Mengungsi

Mbakku...

Situasi dan kondisi membuatnya harus bisa menjadi 'super mom' bagi kedua putrinya, keponakanku.

Seperti ini misalnya...

Sejak hampir 4 tahun ini, kedua keponakanku menuntut ilmu di sebuah pondok putri di daerah Ngawi.

Beberapa pekan sekali, mbak akan datang berkunjung. Menengok mereka. Kendaraan favoritnya, tentu saja bis jurusan Jogja - Surabaya.

Begitu banyak ceritanya dengan bis jarak jauh ini. Dari naik bis yang sopirnya gak kenal rem, karena selalu injak gas dalam kondisi apapun sampai salah naik jurusan bis. (Yang belakangan ini pernah kutuliskan ceritanya disini)😊.

Namun, sejak beberapa waktu lalu, mbak tidak lagi menggunakan bis. Karena atas 'restu dan ijin' bapak, mbak diperkenankan untuk berkendara sendiri tanpa pendamping. Menempuh jarak sekitar 115 km dari kota kami. 😊.
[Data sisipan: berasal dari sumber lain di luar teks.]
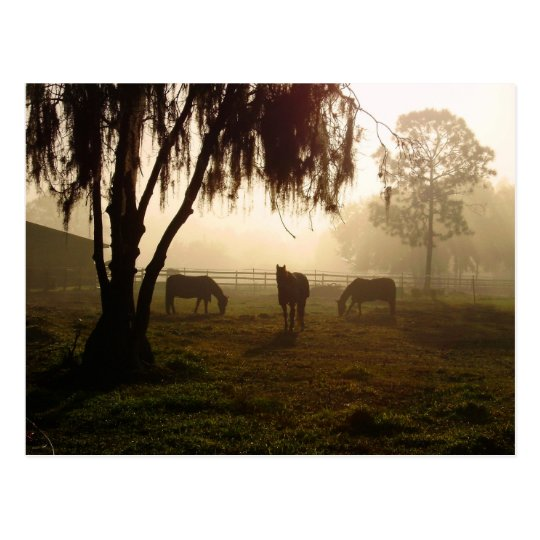 Horses on a Misty Morning Postcard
Bila dulu saat naik bis, mbak hanya membawa makanan kering untuk kedua putrinya, kali ini berbeda. Tidak hanya bahan makanan mentah, tapi juga kompor dan semua peralatan masak. Mulai dari panci, wajan, baskom dan masih banyak lagi.

Tak ketinggalan ember, segalon air minum, bantal, tikar, kasur dan lain - lainnya. .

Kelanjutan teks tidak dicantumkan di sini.